Können wir uns ein neues Heiliges vorstellen?
Darüber sollten wir uns unterhalten. Im philosophischen Gespräch erfahren wir, unabhängig von seinem Ausgang, dass es mehr gibt als den materiellen, funktionalen (profanen) Alltag. Wir erarbeiten uns Metaebenen, in denen, wer weiß, vielleicht sogar ein „umgewerteter“ Gott wohnt. Heilig ist das, was wir als über unser individuelles Sein hinausgehend verstehen und erfühlen, das zugleich viele betreffen kann und nicht nur rational zu erfassen ist. Heilig können demnach auch die Familie, ein Gefühl für die gemeinsame Heimat, Sprache und Kultur sein. Sind wir dann dem „Wesen der Natur“ auf der Spur? Das Heilige macht dann Sinn – wenn wir es zulassen.
Dass es mehrere Dimensionen des Menschseins gibt, dass wir Meta-Ebene grundsätzlich können, kann niemand ernsthaft bestreiten. Philosophische Gespräche ohne ideologischen und digitalen (Dauer-)Mehltau öffnen Türen für (zuerst) intellektuelle Metebenen in menschliche Mehrdimensionalität – auch wenn diese nur vorübergehend, vergänglich ist. Den Mehltau kann gerade das philosophische Denken vertreiben.
Wenn der Willensdrang, der digitale Flow, zur Ruhe kommt, kann der Mensch Sabbat, Ostern feiern, vielleicht sogar Heiliges erfahren, das außerhalb seiner Türen bei den Anderen wohnt. Hoffnung in unruhigen Zeiten.

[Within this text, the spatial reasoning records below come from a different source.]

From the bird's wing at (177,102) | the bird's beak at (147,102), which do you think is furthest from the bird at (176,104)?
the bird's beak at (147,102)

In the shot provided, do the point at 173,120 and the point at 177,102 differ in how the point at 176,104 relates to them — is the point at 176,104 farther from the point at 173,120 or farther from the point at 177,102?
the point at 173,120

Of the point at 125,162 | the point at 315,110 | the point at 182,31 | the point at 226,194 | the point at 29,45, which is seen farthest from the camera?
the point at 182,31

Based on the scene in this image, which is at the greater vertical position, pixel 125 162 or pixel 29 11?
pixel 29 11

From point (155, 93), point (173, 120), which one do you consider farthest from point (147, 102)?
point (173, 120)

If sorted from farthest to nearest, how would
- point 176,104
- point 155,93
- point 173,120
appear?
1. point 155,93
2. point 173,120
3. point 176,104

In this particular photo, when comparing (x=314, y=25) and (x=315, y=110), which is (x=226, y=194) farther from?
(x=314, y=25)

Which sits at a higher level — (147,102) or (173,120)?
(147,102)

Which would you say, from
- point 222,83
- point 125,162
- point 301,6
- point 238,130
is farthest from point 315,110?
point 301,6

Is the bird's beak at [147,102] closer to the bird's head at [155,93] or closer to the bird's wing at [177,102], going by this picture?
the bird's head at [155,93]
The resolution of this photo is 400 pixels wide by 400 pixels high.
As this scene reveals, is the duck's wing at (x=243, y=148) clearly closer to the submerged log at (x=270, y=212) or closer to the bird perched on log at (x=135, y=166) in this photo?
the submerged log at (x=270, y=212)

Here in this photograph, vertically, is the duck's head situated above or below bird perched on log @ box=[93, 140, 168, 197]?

[1] Wer ist dir gleich, Herr, unter den Göttern? Wer ist wie du so herrlich an Majestät, furchtbar an Ruhmeswerken, ein Wundertäter? Bibel, Exodus 15, 11
[2] „Die Heiligkeit ist die absolute, unbeschränkte moralische Vollkommenheit des Willens. Ein heiliges Wesen muss nicht von der geringsten Neigung gegen die Moralität afficiret seyn. So kann also der Mensch nie heilig, wohl aber tugendhaft sein; denn die Tugend besteht eben in der Selbstüberwindung.“
[3] Heidegger, Martin, Erläuterungen zu Hölderlins Dichtung, Klostermann Verlag, Frankfurt a.M., 2012, S. 59
[4] Welte, Bernhard, Auf der Spur des Ewigen, Verlag Herder, Freiburg im Breisgau, 1965, S. 116 f.